→ TASK
Set down, please, exactly the lines below that run from the line with "scientific name: Muntiacus vuquangensis" to the line with "label granularity: sequence-level", both lines included.

(Dataset entries)
####################

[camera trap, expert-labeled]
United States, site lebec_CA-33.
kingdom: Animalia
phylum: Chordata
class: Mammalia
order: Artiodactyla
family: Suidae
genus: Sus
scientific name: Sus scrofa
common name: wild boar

####################

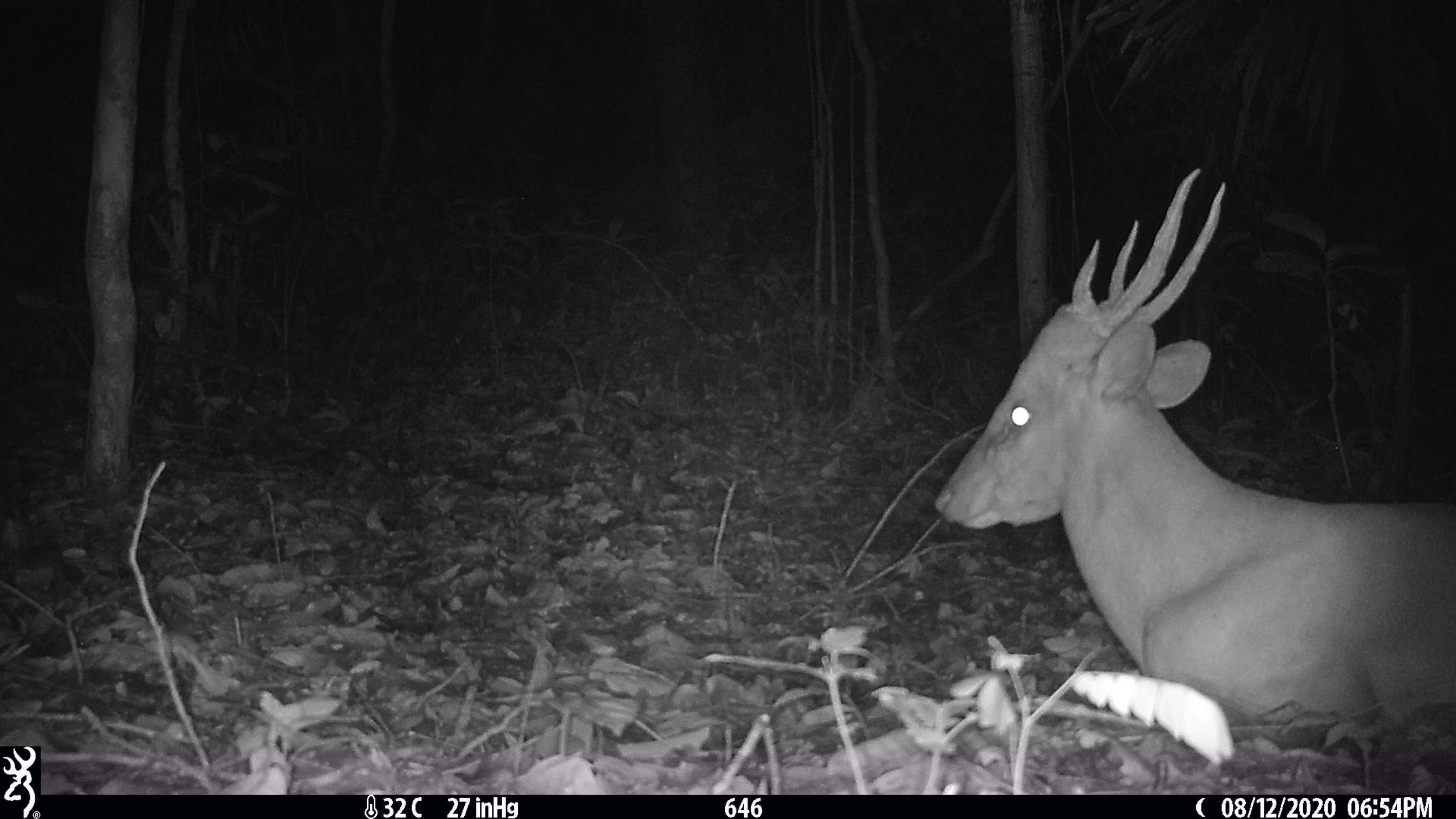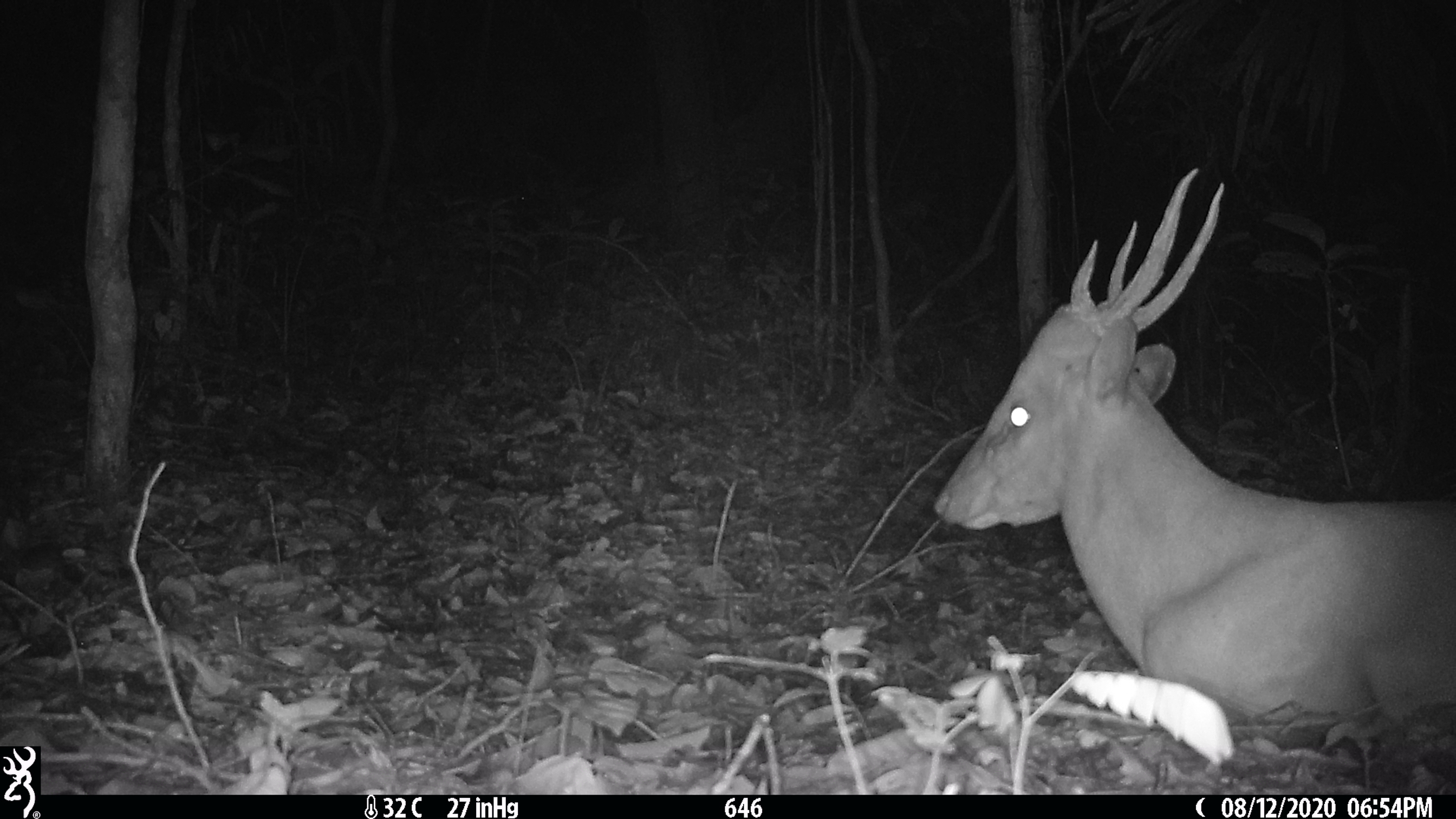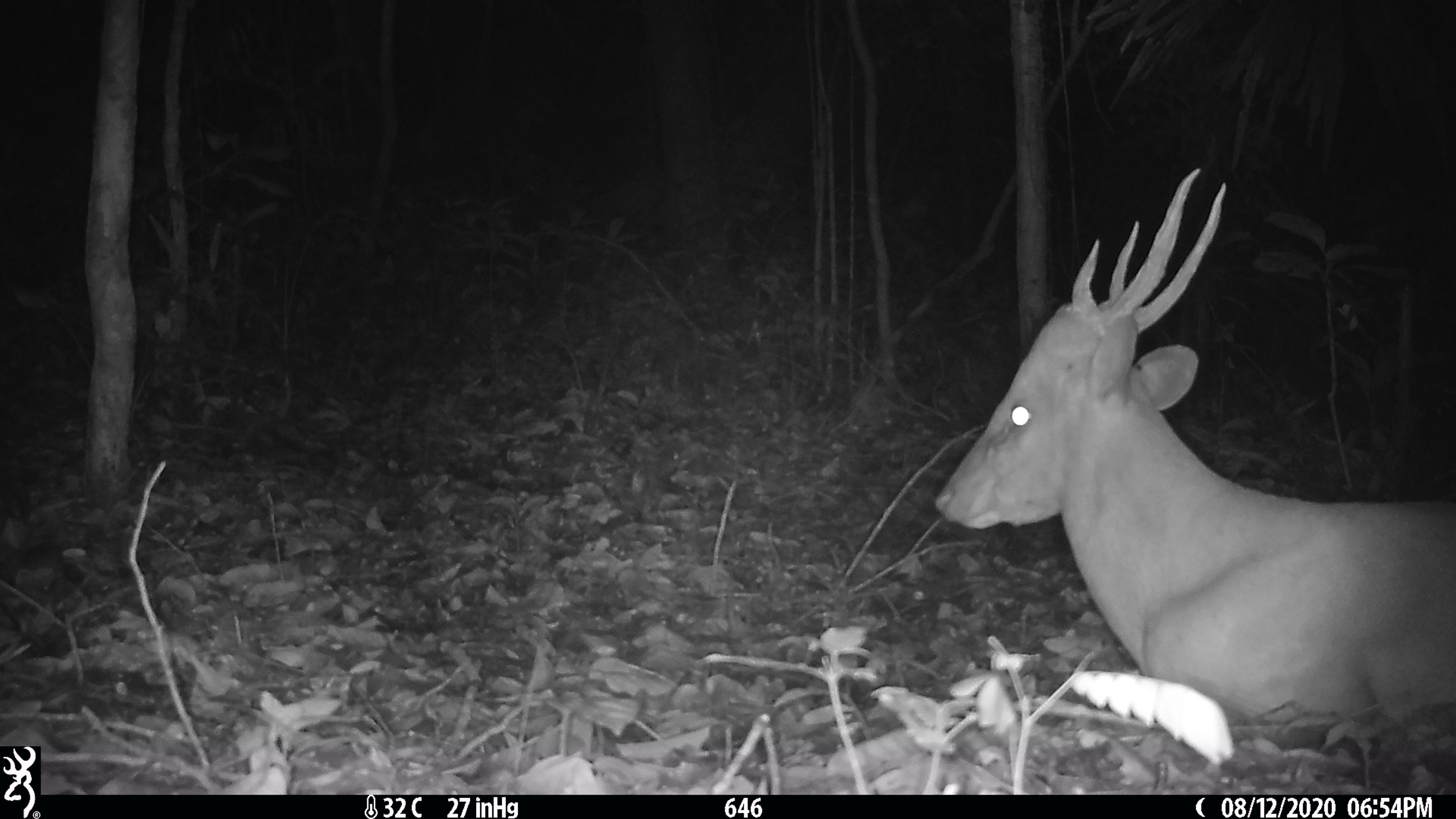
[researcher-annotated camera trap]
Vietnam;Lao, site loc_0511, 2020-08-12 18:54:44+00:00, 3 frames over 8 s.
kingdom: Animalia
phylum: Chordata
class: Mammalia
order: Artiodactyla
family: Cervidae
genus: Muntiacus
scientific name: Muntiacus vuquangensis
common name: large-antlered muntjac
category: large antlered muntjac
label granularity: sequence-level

####################

→ TASK RESULT
scientific name: Muntiacus vuquangensis
common name: large-antlered muntjac
category: large antlered muntjac
label granularity: sequence-level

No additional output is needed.